Dryness in Columbia is associated with the El Nino effect, with this years event one of the strongest on record.
Dryness in the coffee belt threatens a key production period in last three months of the year, although due to its mountainous landscape and tropical location, Columbia can produces coffee year round, with different crops at the various altitudes.
Last month coffee-trading house Volcafe maintained its forecast of 12.5 bags in 2014-2015, and 13m bags in 2015-2016, but warned of the need for rains.
"The lower than average rainfall has not yet impacted yields, but rains in the coming weeks will be important for the coming production," Volcafe said.
But the effects of dryness are being offset by the large number of new coffee trees reaching reproductive age.
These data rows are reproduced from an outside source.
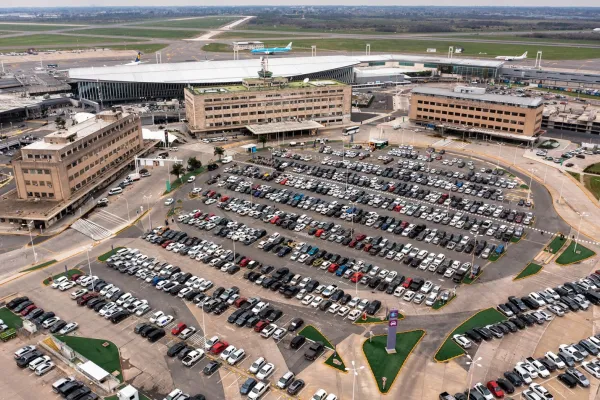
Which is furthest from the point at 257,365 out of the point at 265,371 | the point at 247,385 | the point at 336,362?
the point at 336,362

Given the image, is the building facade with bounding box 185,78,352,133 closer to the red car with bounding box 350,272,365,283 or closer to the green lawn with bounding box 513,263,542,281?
the red car with bounding box 350,272,365,283

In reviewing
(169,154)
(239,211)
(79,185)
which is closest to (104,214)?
(79,185)

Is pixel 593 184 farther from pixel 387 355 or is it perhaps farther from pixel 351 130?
pixel 387 355

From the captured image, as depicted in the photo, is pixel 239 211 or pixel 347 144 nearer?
pixel 239 211

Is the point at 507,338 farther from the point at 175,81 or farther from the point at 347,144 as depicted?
the point at 175,81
Colombian production has been rebounding after a large scale replanting programme, that was bought in to replace existing trees with new disease resistant varieties.
The replanting was prompted by the spread of "rust", a fungal disease that devastated harvests in 2013.
The country-wide replanting programme lead to fall in production as mature trees were uprooted.
But with large areas of trees now reaching reproductive age, Colombian production has rebounding.
"Colombia has been producing very high volumes," Carlos Mera, senior analyst at Rabobank told Agrimoney.com.
It has been dry," he noted, "and it will probably affect the crop next year a little bit".
But Mr Mera said that as new areas came into production, they would "offset the drought in the last few months".